## YOUR OBJECTIVE
These entries are to be retyped in full, word for word.

## MATERIAL TO PROCESS

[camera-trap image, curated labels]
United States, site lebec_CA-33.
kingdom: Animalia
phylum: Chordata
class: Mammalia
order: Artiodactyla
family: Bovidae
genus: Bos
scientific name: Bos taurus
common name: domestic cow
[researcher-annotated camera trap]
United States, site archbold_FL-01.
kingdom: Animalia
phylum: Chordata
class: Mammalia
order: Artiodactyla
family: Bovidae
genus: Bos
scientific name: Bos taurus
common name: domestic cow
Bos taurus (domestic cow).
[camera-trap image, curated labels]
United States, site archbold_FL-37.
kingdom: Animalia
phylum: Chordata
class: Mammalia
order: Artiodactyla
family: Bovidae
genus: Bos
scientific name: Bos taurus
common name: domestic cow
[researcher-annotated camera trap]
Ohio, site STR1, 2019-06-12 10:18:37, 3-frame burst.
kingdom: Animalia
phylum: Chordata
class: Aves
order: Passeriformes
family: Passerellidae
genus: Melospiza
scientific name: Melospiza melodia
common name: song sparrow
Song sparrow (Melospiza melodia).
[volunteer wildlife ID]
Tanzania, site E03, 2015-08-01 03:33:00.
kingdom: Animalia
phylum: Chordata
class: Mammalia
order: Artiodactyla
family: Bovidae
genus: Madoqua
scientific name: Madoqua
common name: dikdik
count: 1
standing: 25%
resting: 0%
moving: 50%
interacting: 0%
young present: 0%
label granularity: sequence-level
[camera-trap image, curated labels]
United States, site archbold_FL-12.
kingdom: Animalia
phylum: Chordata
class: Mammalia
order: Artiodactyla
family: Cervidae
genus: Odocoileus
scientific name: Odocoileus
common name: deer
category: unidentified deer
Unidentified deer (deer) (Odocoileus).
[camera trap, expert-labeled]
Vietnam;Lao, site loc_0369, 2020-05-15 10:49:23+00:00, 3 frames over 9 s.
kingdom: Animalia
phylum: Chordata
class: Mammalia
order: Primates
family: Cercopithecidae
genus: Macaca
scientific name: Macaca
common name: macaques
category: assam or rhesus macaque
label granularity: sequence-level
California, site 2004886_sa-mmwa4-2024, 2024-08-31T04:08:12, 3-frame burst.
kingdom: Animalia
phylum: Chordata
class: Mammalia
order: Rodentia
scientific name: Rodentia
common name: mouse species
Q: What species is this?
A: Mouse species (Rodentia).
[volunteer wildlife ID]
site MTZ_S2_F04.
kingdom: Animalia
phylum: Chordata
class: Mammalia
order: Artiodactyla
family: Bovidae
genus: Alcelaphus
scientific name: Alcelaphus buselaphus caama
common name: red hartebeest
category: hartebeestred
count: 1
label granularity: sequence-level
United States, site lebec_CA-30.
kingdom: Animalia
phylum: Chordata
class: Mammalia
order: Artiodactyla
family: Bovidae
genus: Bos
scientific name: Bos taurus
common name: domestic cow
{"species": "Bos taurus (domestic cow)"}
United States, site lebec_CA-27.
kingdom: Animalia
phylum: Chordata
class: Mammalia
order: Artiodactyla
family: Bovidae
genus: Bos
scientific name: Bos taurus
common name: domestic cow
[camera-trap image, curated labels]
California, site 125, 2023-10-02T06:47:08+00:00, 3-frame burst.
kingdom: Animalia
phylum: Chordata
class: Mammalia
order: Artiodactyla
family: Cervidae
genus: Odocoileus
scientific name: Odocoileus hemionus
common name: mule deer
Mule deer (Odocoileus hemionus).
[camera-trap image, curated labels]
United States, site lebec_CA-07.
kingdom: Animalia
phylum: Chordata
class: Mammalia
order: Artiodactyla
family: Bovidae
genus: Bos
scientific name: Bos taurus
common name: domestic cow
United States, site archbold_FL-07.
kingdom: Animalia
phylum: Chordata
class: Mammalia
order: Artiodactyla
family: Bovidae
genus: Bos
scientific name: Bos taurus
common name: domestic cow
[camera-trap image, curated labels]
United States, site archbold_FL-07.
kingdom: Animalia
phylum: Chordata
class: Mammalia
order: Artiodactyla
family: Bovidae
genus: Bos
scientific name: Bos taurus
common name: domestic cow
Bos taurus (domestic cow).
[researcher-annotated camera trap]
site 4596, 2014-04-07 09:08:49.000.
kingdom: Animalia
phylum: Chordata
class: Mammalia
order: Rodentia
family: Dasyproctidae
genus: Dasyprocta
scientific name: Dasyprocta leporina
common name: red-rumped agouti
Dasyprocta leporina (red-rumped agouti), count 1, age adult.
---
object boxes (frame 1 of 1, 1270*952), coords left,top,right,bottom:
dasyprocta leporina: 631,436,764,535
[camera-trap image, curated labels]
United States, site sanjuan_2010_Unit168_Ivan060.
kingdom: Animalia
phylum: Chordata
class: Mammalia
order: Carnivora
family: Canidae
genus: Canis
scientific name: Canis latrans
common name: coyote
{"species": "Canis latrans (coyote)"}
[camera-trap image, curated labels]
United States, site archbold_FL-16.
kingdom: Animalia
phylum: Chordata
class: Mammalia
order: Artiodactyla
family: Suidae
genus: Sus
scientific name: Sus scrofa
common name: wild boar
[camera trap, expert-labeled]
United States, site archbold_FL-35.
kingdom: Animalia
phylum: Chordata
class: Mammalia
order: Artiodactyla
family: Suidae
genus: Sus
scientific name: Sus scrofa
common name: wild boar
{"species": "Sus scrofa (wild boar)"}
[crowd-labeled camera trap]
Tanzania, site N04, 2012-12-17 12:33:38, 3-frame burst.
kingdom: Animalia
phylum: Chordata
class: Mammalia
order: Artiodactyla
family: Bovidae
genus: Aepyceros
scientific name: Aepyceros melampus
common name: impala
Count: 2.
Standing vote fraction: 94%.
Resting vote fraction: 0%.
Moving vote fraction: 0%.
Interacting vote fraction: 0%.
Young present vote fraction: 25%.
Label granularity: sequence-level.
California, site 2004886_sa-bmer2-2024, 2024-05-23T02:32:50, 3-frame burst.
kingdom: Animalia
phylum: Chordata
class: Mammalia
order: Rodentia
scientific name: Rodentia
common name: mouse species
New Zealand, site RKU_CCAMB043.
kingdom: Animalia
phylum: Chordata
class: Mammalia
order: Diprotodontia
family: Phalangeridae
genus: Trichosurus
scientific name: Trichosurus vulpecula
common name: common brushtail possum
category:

## RESPONSE AREA
[camera-trap image, curated labels]
United States, site lebec_CA-33.
kingdom: Animalia
phylum: Chordata
class: Mammalia
order: Artiodactyla
family: Bovidae
genus: Bos
scientific name: Bos taurus
common name: domestic cow
[researcher-annotated camera trap]
United States, site archbold_FL-01.
kingdom: Animalia
phylum: Chordata
class: Mammalia
order: Artiodactyla
family: Bovidae
genus: Bos
scientific name: Bos taurus
common name: domestic cow
Bos taurus (domestic cow).
[camera-trap image, curated labels]
United States, site archbold_FL-37.
kingdom: Animalia
phylum: Chordata
class: Mammalia
order: Artiodactyla
family: Bovidae
genus: Bos
scientific name: Bos taurus
common name: domestic cow
[researcher-annotated camera trap]
Ohio, site STR1, 2019-06-12 10:18:37, 3-frame burst.
kingdom: Animalia
phylum: Chordata
class: Aves
order: Passeriformes
family: Passerellidae
genus: Melospiza
scientific name: Melospiza melodia
common name: song sparrow
Song sparrow (Melospiza melodia).
[volunteer wildlife ID]
Tanzania, site E03, 2015-08-01 03:33:00.
kingdom: Animalia
phylum: Chordata
class: Mammalia
order: Artiodactyla
family: Bovidae
genus: Madoqua
scientific name: Madoqua
common name: dikdik
count: 1
standing: 25%
resting: 0%
moving: 50%
interacting: 0%
young present: 0%
label granularity: sequence-level
[camera-trap image, curated labels]
United States, site archbold_FL-12.
kingdom: Animalia
phylum: Chordata
class: Mammalia
order: Artiodactyla
family: Cervidae
genus: Odocoileus
scientific name: Odocoileus
common name: deer
category: unidentified deer
Unidentified deer (deer) (Odocoileus).
[camera trap, expert-labeled]
Vietnam;Lao, site loc_0369, 2020-05-15 10:49:23+00:00, 3 frames over 9 s.
kingdom: Animalia
phylum: Chordata
class: Mammalia
order: Primates
family: Cercopithecidae
genus: Macaca
scientific name: Macaca
common name: macaques
category: assam or rhesus macaque
label granularity: sequence-level
California, site 2004886_sa-mmwa4-2024, 2024-08-31T04:08:12, 3-frame burst.
kingdom: Animalia
phylum: Chordata
class: Mammalia
order: Rodentia
scientific name: Rodentia
common name: mouse species
Q: What species is this?
A: Mouse species (Rodentia).
[volunteer wildlife ID]
site MTZ_S2_F04.
kingdom: Animalia
phylum: Chordata
class: Mammalia
order: Artiodactyla
family: Bovidae
genus: Alcelaphus
scientific name: Alcelaphus buselaphus caama
common name: red hartebeest
category: hartebeestred
count: 1
label granularity: sequence-level
United States, site lebec_CA-30.
kingdom: Animalia
phylum: Chordata
class: Mammalia
order: Artiodactyla
family: Bovidae
genus: Bos
scientific name: Bos taurus
common name: domestic cow
{"species": "Bos taurus (domestic cow)"}
United States, site lebec_CA-27.
kingdom: Animalia
phylum: Chordata
class: Mammalia
order: Artiodactyla
family: Bovidae
genus: Bos
scientific name: Bos taurus
common name: domestic cow
[camera-trap image, curated labels]
California, site 125, 2023-10-02T06:47:08+00:00, 3-frame burst.
kingdom: Animalia
phylum: Chordata
class: Mammalia
order: Artiodactyla
family: Cervidae
genus: Odocoileus
scientific name: Odocoileus hemionus
common name: mule deer
Mule deer (Odocoileus hemionus).
[camera-trap image, curated labels]
United States, site lebec_CA-07.
kingdom: Animalia
phylum: Chordata
class: Mammalia
order: Artiodactyla
family: Bovidae
genus: Bos
scientific name: Bos taurus
common name: domestic cow
United States, site archbold_FL-07.
kingdom: Animalia
phylum: Chordata
class: Mammalia
order: Artiodactyla
family: Bovidae
genus: Bos
scientific name: Bos taurus
common name: domestic cow
[camera-trap image, curated labels]
United States, site archbold_FL-07.
kingdom: Animalia
phylum: Chordata
class: Mammalia
order: Artiodactyla
family: Bovidae
genus: Bos
scientific name: Bos taurus
common name: domestic cow
Bos taurus (domestic cow).
[researcher-annotated camera trap]
site 4596, 2014-04-07 09:08:49.000.
kingdom: Animalia
phylum: Chordata
class: Mammalia
order: Rodentia
family: Dasyproctidae
genus: Dasyprocta
scientific name: Dasyprocta leporina
common name: red-rumped agouti
Dasyprocta leporina (red-rumped agouti), count 1, age adult.
---
object boxes (frame 1 of 1, 1270*952), coords left,top,right,bottom:
dasyprocta leporina: 631,436,764,535
[camera-trap image, curated labels]
United States, site sanjuan_2010_Unit168_Ivan060.
kingdom: Animalia
phylum: Chordata
class: Mammalia
order: Carnivora
family: Canidae
genus: Canis
scientific name: Canis latrans
common name: coyote
{"species": "Canis latrans (coyote)"}
[camera-trap image, curated labels]
United States, site archbold_FL-16.
kingdom: Animalia
phylum: Chordata
class: Mammalia
order: Artiodactyla
family: Suidae
genus: Sus
scientific name: Sus scrofa
common name: wild boar
[camera trap, expert-labeled]
United States, site archbold_FL-35.
kingdom: Animalia
phylum: Chordata
class: Mammalia
order: Artiodactyla
family: Suidae
genus: Sus
scientific name: Sus scrofa
common name: wild boar
{"species": "Sus scrofa (wild boar)"}
[crowd-labeled camera trap]
Tanzania, site N04, 2012-12-17 12:33:38, 3-frame burst.
kingdom: Animalia
phylum: Chordata
class: Mammalia
order: Artiodactyla
family: Bovidae
genus: Aepyceros
scientific name: Aepyceros melampus
common name: impala
Count: 2.
Standing vote fraction: 94%.
Resting vote fraction: 0%.
Moving vote fraction: 0%.
Interacting vote fraction: 0%.
Young present vote fraction: 25%.
Label granularity: sequence-level.
California, site 2004886_sa-bmer2-2024, 2024-05-23T02:32:50, 3-frame burst.
kingdom: Animalia
phylum: Chordata
class: Mammalia
order: Rodentia
scientific name: Rodentia
common name: mouse species
New Zealand, site RKU_CCAMB043.
kingdom: Animalia
phylum: Chordata
class: Mammalia
order: Diprotodontia
family: Phalangeridae
genus: Trichosurus
scientific name: Trichosurus vulpecula
common name: common brushtail possum
category:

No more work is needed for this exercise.